__Aim of the task__. Please put every text line from the listing below into a JSON list of strings, one string per line and no blank lines. Leave the pictures out of your answer.

__Entries shown__.

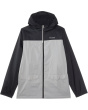 Rain-Zilla™ II Jacket (Little Kid/Big Kid)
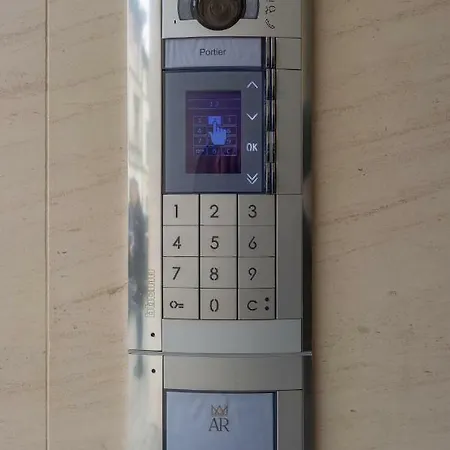 Native Augustianska 24 קרקוב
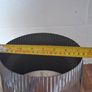 chimney flue Image 4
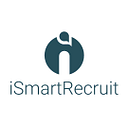 iSmartRecruit logo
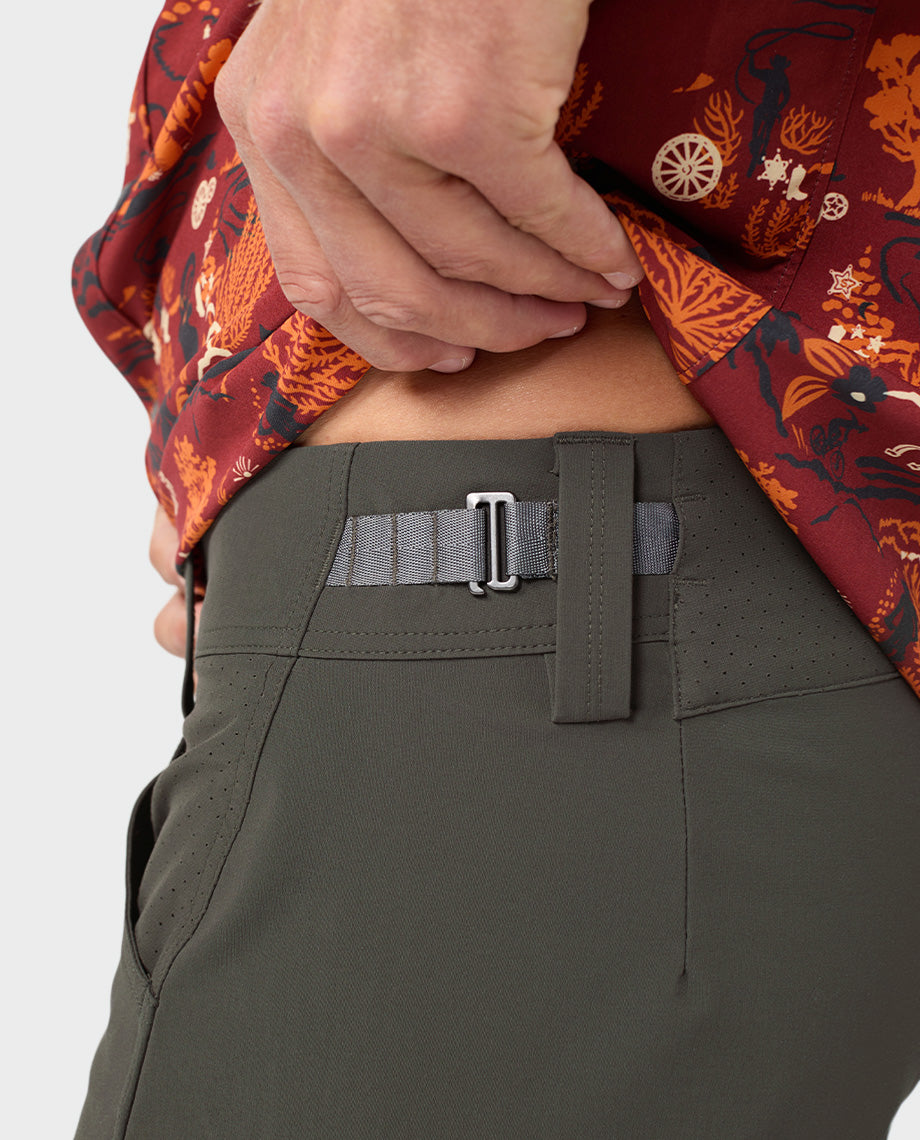 Men's OPR Short - 11.5、mySite、shMen's OPR Short - 11.5、mySite、glenpowelloop_name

__Task result__.
[
  " Rain-Zilla™ II Jacket (Little Kid/Big Kid)",
  " Native Augustianska 24 קרקוב",
  " chimney flue Image 4",
  " iSmartRecruit logo",
  " Men's OPR Short - 11.5、mySite、shMen's OPR Short - 11.5、mySite、glenpowelloop_name"
]